On parle pas mal de cette fameuse école de Canterbury, sorte de parallèle fusionnel british entre un rock qu’on estampille « prog » et une réappropriation du jazz, mélange auquel j’ajouterais pour ma part peu objective mais juste de constat, le mouvement R.I.O (Rock in Opposition), fleuron de groupes tels Henry Cow, Art Bears et autres issus du premier.
Ces collectifs représentés par des artistes engagés qui passeront, tel Bill Bruford, premier batteur de ce groupe, à la renommée, dépassant largement ce spectre esthétique, ce mouvement artistique et musical, ce microcosme géographiquement et culturellement ciblé, ont proposé,  au gré de groupes éphémères et d’albums déviants, curieux, atypiques ou étranges parfois, du passionnant, de l’anecdotique, de l’expérimental mais également du captivant.

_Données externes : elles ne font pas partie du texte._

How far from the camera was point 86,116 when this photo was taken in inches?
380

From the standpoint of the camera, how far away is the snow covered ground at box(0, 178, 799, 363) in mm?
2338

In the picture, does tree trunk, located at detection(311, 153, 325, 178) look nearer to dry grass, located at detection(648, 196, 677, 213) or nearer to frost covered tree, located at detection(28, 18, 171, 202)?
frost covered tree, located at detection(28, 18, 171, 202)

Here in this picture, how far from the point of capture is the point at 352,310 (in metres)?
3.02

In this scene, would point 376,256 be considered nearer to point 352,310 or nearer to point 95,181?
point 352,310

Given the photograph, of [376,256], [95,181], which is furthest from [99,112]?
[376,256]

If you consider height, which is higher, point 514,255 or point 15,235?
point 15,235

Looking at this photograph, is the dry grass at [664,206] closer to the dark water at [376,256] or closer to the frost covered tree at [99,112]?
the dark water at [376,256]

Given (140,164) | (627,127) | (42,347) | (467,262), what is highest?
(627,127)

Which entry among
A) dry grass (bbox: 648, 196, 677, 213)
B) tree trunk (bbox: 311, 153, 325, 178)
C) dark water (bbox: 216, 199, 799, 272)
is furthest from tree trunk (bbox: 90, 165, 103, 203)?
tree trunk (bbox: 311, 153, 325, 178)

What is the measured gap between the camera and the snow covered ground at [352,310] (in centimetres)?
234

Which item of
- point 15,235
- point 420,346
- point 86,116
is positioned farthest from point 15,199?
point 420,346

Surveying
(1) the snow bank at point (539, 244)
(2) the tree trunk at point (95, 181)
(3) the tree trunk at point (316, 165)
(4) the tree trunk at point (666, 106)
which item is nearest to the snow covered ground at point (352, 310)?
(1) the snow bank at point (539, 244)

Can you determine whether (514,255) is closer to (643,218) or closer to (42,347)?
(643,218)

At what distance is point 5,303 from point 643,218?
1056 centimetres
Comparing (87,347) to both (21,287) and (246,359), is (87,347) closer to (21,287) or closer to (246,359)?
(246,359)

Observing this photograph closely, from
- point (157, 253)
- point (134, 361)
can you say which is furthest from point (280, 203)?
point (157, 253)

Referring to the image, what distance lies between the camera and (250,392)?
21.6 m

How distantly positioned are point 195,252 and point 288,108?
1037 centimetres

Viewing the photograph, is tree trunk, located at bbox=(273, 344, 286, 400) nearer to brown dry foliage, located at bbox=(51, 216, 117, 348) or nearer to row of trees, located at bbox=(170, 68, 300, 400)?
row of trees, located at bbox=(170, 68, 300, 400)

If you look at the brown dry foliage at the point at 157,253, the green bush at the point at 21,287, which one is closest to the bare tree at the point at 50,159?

Il y a des décennies que je n’ai écouté ce premier album de National Health, porté par le leader charismatique Dave Stewart, aux claviers, un de ces claviéristes au jeu intriguant, usant de sonorités âpres et crues, acides et intensives, de synthétiseurs séculaires, d’orgues traficotés, de pianos quasi préparés qu’ils soient électriques ou acoustiques. Dave Stewart que j’aime à écouter dans les albums de Bill Bruford, justement et qui fait merveille de complicité cohérente avec le regretté disparu Alan Holdsworth, ce guitariste qui lui aussi a flirté avec les groupes (Soft Machine) de ce mouvement.
Ici quelques noms : Phil Miller (guitares), Pyp Pile (batterie), Neil Murray (basse fretless), Dave Stewart (claviers), Alan Gowen (claviers additionnels), Jim Hastings (anches) et la chanteuse vocaliste Amanda Parsons.

Ce qui caractérise d’emblée cette musique, ce groupe, c’est la couleur spécifique du propos musical joué. L’orientation jazz que certains oseraient qualifier de « jazz-rock », truffée d’improvisations là aussi liées à cette connotation pourrait en première écoute s’installer comme prioritaire. Pourtant, et c’est là tout l’intérêt, il n’y a que cette école qui soit immédiatement reconnaissable par cette approche si significative et particulière, du fait d’une réappropriation culturelle spécifique.
Dans certains titres (« Brujo ») c’est un peu comme si le Return To Forever première mouture de Chick Corea rencontrait Soft Machine et les King Crimson/Yes naissants.
Et le Miles de « On The Corner » n’est finalement pas si loin… (« Elephants »)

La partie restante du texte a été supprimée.